Text passage:
........
Can I Do Both Scrum and DevOps?

This is a question I hear a lot, people have heard of (or may follow) Scrum and often have read about DevOps. They want to know whether DevOps is a replacement for Scrum or if it’s something they should be doing as well. Others believe that Scrum and DevOps are incompatible, in this post I want to talk about what both of these are how (because spoilers – they can) they should be used together.

Terminology matters: Agile/Scrum vs CD/CI vs DevOps – Agitma

What Is Scrum?

Lets start with the obvious question, if we’re going to discuss how DevOps and Scrum interact we need to define what exactly what we mean.

Quoting from The Scrum Guide:

Scrum is a lightweight framework that helps people, teams and organizations generate value through adaptive solutions for complex problems.

The Scrum Guide

The Scrum Guide is an extremely concise and valuable guide to Scrum. If you haven’t read it I strongly recommend you do. However, for the purpose of this post I’m going to to highlight a few points.

Scrum employs an iterative, incremental approach to optimize predictability and to control risk.

An Increment is a concrete stepping stone toward the Product Goal. Each Increment is additive to all prior Increments and thoroughly verified, ensuring that all Increments work together. In order to provide value, the Increment must be usable.

The Definition of Done is a formal description of the state of the Increment when it meets the quality measures required for the product.

Various Sections of The Scrum Guide 2020

When many people think of Scrum they discuss the Scrum Events, these include Sprints, Retros, Planning Sessions, and Sprint Reviews. However, equal importance should be given to the underlying theory of empiricism and incremental nature.

Each Scrum Team should deliver at least one increment of work each Sprint, this increment should be potentially releasable, and meet the Definition of Done. They will then meet in a Sprint Review meeting and discuss what they should do next to deliver maximum value.
........
Data block:
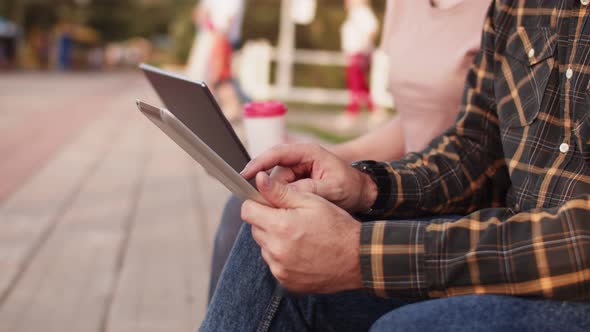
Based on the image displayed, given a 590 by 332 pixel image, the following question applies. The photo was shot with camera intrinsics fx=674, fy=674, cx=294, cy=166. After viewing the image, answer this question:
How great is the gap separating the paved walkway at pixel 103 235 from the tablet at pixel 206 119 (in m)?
0.87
........
Written exercise:
Answer these questions using the post about Scrum and DevOps:
(a) What does the Definition of Done describe?
(b) Which Scrum Events does the post name?
(c) At minimum, how many increments should each Scrum Team deliver each Sprint?

Task answer:
(a) It is a formal description of the state of the Increment when it meets the quality measures required for the product.
(b) Sprints, Retros, Planning Sessions, and Sprint Reviews.
(c) At least one.